Stored data entries:
★ ★ ★ ★ ★

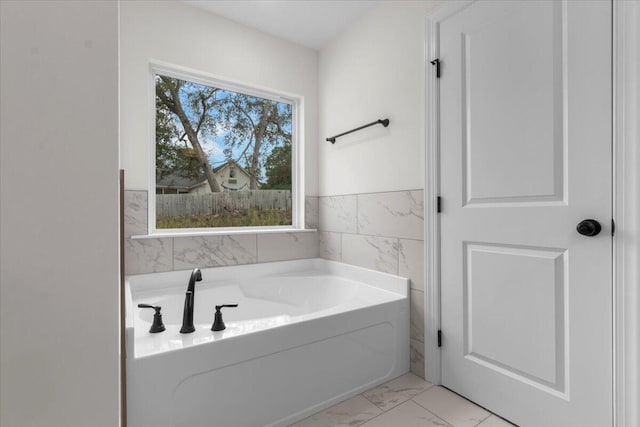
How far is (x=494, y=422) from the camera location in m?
1.50

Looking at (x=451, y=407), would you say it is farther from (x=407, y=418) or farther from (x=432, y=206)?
(x=432, y=206)

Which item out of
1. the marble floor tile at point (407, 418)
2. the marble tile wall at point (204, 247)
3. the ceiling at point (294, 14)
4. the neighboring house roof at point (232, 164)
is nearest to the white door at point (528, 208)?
the marble floor tile at point (407, 418)

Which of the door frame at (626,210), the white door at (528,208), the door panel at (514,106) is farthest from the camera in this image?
the door panel at (514,106)

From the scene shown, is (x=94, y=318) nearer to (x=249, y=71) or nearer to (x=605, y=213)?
(x=605, y=213)

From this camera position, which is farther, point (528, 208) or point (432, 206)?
point (432, 206)

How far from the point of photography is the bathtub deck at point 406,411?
1498mm

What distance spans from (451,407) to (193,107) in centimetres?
259

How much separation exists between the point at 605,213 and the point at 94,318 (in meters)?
1.62

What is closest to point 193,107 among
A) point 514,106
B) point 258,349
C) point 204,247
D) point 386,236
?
point 204,247

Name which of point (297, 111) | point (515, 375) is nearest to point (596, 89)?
point (515, 375)

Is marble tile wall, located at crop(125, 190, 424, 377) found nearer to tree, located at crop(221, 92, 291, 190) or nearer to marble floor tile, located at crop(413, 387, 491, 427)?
marble floor tile, located at crop(413, 387, 491, 427)

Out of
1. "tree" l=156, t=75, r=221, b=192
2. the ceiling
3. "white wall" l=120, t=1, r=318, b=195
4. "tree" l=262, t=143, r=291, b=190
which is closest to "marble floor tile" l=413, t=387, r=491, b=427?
"white wall" l=120, t=1, r=318, b=195

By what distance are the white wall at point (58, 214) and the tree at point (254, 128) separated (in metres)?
2.10

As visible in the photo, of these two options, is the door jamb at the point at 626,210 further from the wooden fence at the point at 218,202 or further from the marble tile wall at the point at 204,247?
the wooden fence at the point at 218,202
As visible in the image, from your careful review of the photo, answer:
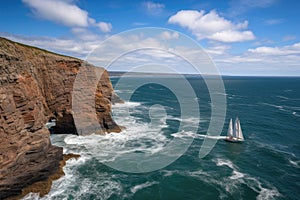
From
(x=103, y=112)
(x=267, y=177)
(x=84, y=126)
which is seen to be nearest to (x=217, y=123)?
(x=267, y=177)

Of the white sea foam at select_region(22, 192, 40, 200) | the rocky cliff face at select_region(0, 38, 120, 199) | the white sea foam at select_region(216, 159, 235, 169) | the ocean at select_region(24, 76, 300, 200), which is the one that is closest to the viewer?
the rocky cliff face at select_region(0, 38, 120, 199)

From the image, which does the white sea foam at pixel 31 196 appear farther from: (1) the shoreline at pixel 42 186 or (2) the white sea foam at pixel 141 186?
(2) the white sea foam at pixel 141 186

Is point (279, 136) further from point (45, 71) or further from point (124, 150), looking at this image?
point (45, 71)

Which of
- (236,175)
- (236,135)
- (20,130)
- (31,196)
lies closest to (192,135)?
(236,135)

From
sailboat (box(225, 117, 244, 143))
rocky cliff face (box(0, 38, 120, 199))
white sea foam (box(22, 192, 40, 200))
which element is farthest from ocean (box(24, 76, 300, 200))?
rocky cliff face (box(0, 38, 120, 199))

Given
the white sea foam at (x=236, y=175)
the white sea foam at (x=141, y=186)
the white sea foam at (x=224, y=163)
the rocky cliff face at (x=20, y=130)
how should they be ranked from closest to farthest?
the rocky cliff face at (x=20, y=130)
the white sea foam at (x=141, y=186)
the white sea foam at (x=236, y=175)
the white sea foam at (x=224, y=163)

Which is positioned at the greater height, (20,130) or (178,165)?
(20,130)

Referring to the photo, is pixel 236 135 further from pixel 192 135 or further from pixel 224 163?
pixel 224 163

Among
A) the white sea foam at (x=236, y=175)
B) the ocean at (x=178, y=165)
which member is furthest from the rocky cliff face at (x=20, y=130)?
the white sea foam at (x=236, y=175)

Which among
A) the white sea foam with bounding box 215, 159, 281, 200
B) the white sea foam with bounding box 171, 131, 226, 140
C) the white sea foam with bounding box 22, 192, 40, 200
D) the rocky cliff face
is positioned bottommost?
the white sea foam with bounding box 215, 159, 281, 200

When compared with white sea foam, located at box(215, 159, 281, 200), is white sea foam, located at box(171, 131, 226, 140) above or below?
above

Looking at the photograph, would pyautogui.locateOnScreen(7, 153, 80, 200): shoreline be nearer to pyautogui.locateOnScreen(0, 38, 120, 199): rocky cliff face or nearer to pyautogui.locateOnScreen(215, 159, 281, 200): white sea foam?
pyautogui.locateOnScreen(0, 38, 120, 199): rocky cliff face
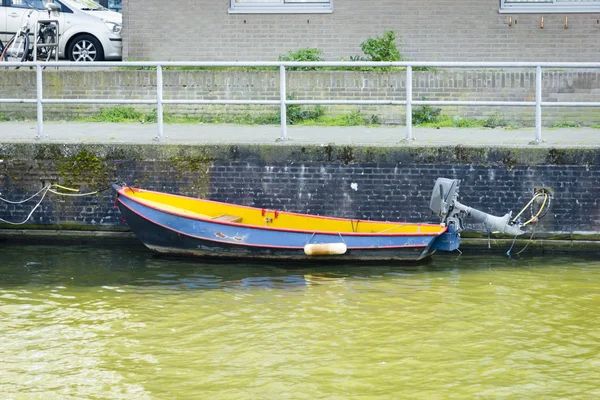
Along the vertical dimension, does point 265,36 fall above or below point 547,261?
above

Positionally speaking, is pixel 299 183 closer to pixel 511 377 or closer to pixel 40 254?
pixel 40 254

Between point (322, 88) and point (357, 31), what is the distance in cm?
224

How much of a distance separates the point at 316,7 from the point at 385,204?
20.4ft

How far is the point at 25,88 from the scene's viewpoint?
1859 centimetres

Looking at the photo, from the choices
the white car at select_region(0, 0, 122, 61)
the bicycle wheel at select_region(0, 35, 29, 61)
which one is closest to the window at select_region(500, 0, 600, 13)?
the white car at select_region(0, 0, 122, 61)

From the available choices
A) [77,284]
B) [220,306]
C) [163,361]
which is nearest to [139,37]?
[77,284]

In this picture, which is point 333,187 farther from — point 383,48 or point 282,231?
point 383,48

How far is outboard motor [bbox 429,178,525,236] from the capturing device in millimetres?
13617

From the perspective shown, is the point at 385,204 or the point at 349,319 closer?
the point at 349,319

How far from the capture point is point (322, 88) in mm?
17953

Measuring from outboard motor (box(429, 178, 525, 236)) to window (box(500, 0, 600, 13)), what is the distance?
6.46 m

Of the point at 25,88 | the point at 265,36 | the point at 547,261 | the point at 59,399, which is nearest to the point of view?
the point at 59,399

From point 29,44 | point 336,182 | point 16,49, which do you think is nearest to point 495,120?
point 336,182

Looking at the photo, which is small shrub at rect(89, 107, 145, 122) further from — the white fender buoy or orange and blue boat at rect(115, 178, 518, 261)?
the white fender buoy
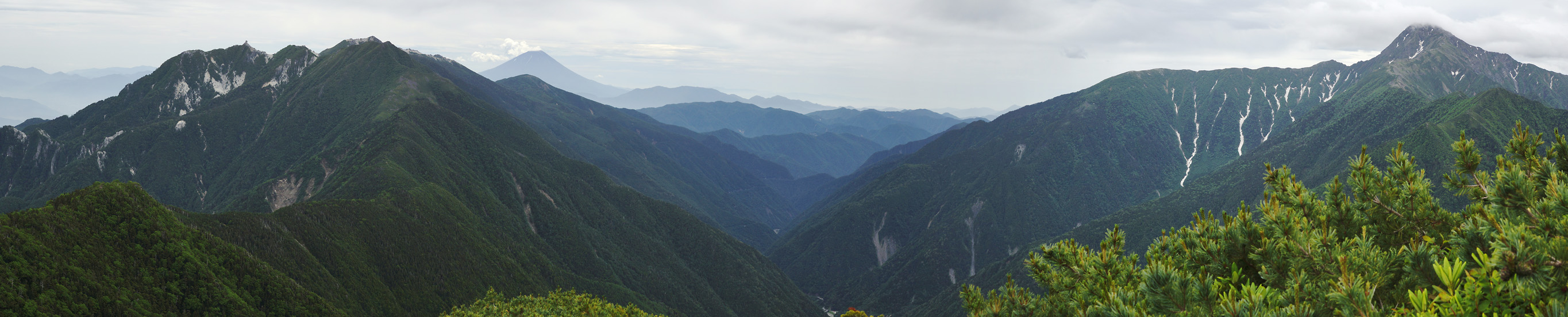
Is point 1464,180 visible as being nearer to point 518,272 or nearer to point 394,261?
point 394,261

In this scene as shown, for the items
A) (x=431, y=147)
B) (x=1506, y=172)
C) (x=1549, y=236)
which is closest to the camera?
(x=1549, y=236)

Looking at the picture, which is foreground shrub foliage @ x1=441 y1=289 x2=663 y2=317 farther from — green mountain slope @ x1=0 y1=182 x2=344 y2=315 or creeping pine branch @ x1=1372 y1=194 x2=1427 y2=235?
creeping pine branch @ x1=1372 y1=194 x2=1427 y2=235

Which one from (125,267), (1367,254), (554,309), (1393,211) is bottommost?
(554,309)

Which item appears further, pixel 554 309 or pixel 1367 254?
pixel 554 309

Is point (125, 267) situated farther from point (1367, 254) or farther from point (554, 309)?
point (1367, 254)

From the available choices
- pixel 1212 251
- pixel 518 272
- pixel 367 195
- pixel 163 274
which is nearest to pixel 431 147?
pixel 367 195

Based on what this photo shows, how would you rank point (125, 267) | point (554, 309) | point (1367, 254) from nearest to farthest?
1. point (1367, 254)
2. point (554, 309)
3. point (125, 267)

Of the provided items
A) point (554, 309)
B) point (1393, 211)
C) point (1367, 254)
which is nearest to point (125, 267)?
point (554, 309)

★ ★ ★ ★ ★

Write out the entries above word for word. Do not include the pictures.

Task solution:
How far is (x=494, y=422) from the camera location in m?
1.50

Looking at (x=451, y=407), would you say it is farther from (x=407, y=418) or farther from (x=432, y=206)?
(x=432, y=206)

Which item out of
1. the marble floor tile at point (407, 418)
2. the marble tile wall at point (204, 247)
3. the ceiling at point (294, 14)
4. the neighboring house roof at point (232, 164)
is nearest to the white door at point (528, 208)?
the marble floor tile at point (407, 418)

Which of the door frame at (626,210), the white door at (528,208), the door panel at (514,106) is farthest from the camera in this image?
the door panel at (514,106)

From the scene shown, is (x=94, y=318) nearer to (x=249, y=71) or nearer to (x=605, y=213)?
(x=605, y=213)

From this camera position, which is farther, point (528, 208) or point (432, 206)?
point (432, 206)

How far from the point of photography is the bathtub deck at point 406,411?
1498mm

What distance spans from (451,407) to (193,107) in centimetres?
259

How much separation exists between the point at 605,213 and the point at 94,318 (in meters)?
1.62

What is closest to point 193,107 among
A) point 514,106
B) point 258,349
C) point 204,247
D) point 386,236
?
point 204,247

Name which of point (297, 111) | point (515, 375) is nearest to point (596, 89)?
point (515, 375)

Is marble tile wall, located at crop(125, 190, 424, 377) found nearer to tree, located at crop(221, 92, 291, 190) or nearer to marble floor tile, located at crop(413, 387, 491, 427)?
marble floor tile, located at crop(413, 387, 491, 427)

Out of
1. "tree" l=156, t=75, r=221, b=192
2. the ceiling
3. "white wall" l=120, t=1, r=318, b=195
4. "tree" l=262, t=143, r=291, b=190
which is closest to "marble floor tile" l=413, t=387, r=491, b=427?
"white wall" l=120, t=1, r=318, b=195

By what distance are the white wall at point (58, 214) and the tree at point (254, 128) separated (in metres)?
2.10

As visible in the photo, of these two options, is the door jamb at the point at 626,210 further from the wooden fence at the point at 218,202 or further from the marble tile wall at the point at 204,247?
the wooden fence at the point at 218,202
As visible in the image, from your careful review of the photo, answer:
From
(x=103, y=112)
(x=267, y=177)
(x=84, y=126)
which is seen to be nearest to (x=217, y=123)?
(x=267, y=177)

Of the white sea foam at select_region(22, 192, 40, 200) | the rocky cliff face at select_region(0, 38, 120, 199) | the white sea foam at select_region(216, 159, 235, 169) | the ocean at select_region(24, 76, 300, 200), which is the one that is closest to the viewer?
the rocky cliff face at select_region(0, 38, 120, 199)

From the image, which does the white sea foam at pixel 31 196 appear farther from: (1) the shoreline at pixel 42 186 or (2) the white sea foam at pixel 141 186?
(2) the white sea foam at pixel 141 186

Is point (279, 136) further from point (45, 71) or further from point (124, 150), looking at this image?
point (45, 71)

Which of
- (236,175)
- (236,135)
- (20,130)
- (31,196)
lies closest to (192,135)?
(236,135)

From
sailboat (box(225, 117, 244, 143))
rocky cliff face (box(0, 38, 120, 199))
white sea foam (box(22, 192, 40, 200))
which element is farthest from ocean (box(24, 76, 300, 200))?
rocky cliff face (box(0, 38, 120, 199))

Given
the white sea foam at (x=236, y=175)
the white sea foam at (x=141, y=186)
the white sea foam at (x=224, y=163)
the rocky cliff face at (x=20, y=130)
how should they be ranked from closest to farthest?
the rocky cliff face at (x=20, y=130)
the white sea foam at (x=141, y=186)
the white sea foam at (x=236, y=175)
the white sea foam at (x=224, y=163)

Which is positioned at the greater height, (20,130) or (178,165)?
(20,130)

Referring to the photo, is pixel 236 135 further from pixel 192 135 or further from pixel 224 163?
pixel 224 163

Among
A) the white sea foam at (x=236, y=175)
B) the ocean at (x=178, y=165)
which member is furthest from the rocky cliff face at (x=20, y=130)?
the white sea foam at (x=236, y=175)

Which among
A) the white sea foam with bounding box 215, 159, 281, 200
B) the white sea foam with bounding box 171, 131, 226, 140
C) the white sea foam with bounding box 22, 192, 40, 200
D) the rocky cliff face
is positioned bottommost?
the white sea foam with bounding box 215, 159, 281, 200

When compared with white sea foam, located at box(215, 159, 281, 200), is white sea foam, located at box(171, 131, 226, 140) above or below?
above

Looking at the photograph, would pyautogui.locateOnScreen(7, 153, 80, 200): shoreline be nearer to pyautogui.locateOnScreen(0, 38, 120, 199): rocky cliff face or nearer to pyautogui.locateOnScreen(215, 159, 281, 200): white sea foam?
pyautogui.locateOnScreen(0, 38, 120, 199): rocky cliff face
Along the vertical dimension, does point 265,36 fall above or below point 547,261?
above

Positionally speaking, is pixel 299 183 closer to pixel 511 377 or closer to pixel 40 254?
pixel 40 254

Between point (322, 88) and point (357, 31), what is the distance in cm?
224

How much of a distance separates the point at 316,7 from the point at 385,204?
20.4ft

How far is the point at 25,88 from the scene's viewpoint?
1859 centimetres

Looking at the photo, from the choices
the white car at select_region(0, 0, 122, 61)
the bicycle wheel at select_region(0, 35, 29, 61)
which one is closest to the window at select_region(500, 0, 600, 13)?
the white car at select_region(0, 0, 122, 61)

From the available choices
A) [77,284]
B) [220,306]
C) [163,361]
which is nearest to [139,37]?
[77,284]

In this picture, which is point 333,187 farther from — point 383,48 or point 282,231?
point 383,48

How far is outboard motor [bbox 429,178,525,236] from the capturing device in millimetres?
13617

From the perspective shown, is the point at 385,204 or the point at 349,319 closer?
the point at 349,319

How far from the capture point is point (322, 88) in mm?
17953

Measuring from outboard motor (box(429, 178, 525, 236)) to window (box(500, 0, 600, 13)), what is the distance?
6.46 m

Of the point at 25,88 | the point at 265,36 | the point at 547,261 | the point at 59,399, which is nearest to the point of view?
the point at 59,399

From point 29,44 | point 336,182 | point 16,49, which do you think is nearest to point 495,120?
point 336,182

Looking at the photo, which is small shrub at rect(89, 107, 145, 122) further from — the white fender buoy or orange and blue boat at rect(115, 178, 518, 261)?
the white fender buoy
Is point 1464,180 visible as being nearer to point 518,272 or nearer to point 394,261?
point 394,261

In this scene as shown, for the items
A) (x=431, y=147)
B) (x=1506, y=172)
C) (x=1549, y=236)
which is closest to the camera?
(x=1549, y=236)

Looking at the picture, which is foreground shrub foliage @ x1=441 y1=289 x2=663 y2=317 farther from — green mountain slope @ x1=0 y1=182 x2=344 y2=315 or creeping pine branch @ x1=1372 y1=194 x2=1427 y2=235?
creeping pine branch @ x1=1372 y1=194 x2=1427 y2=235

Which one from (125,267), (1367,254), (554,309), (1393,211) is bottommost?
(554,309)

Which item appears further, pixel 554 309 or pixel 1367 254?
pixel 554 309

Is point (125, 267) situated farther from point (1367, 254) or farther from point (554, 309)?
point (1367, 254)

From the available choices
- pixel 1212 251
- pixel 518 272
- pixel 367 195
- pixel 163 274
which is nearest to pixel 431 147?
pixel 367 195

Based on what this photo shows, how would you rank point (125, 267) | point (554, 309) | point (1367, 254) from nearest to farthest?
1. point (1367, 254)
2. point (554, 309)
3. point (125, 267)

Of the provided items
A) point (554, 309)
B) point (1393, 211)
C) point (1367, 254)
which is nearest to point (125, 267)?
point (554, 309)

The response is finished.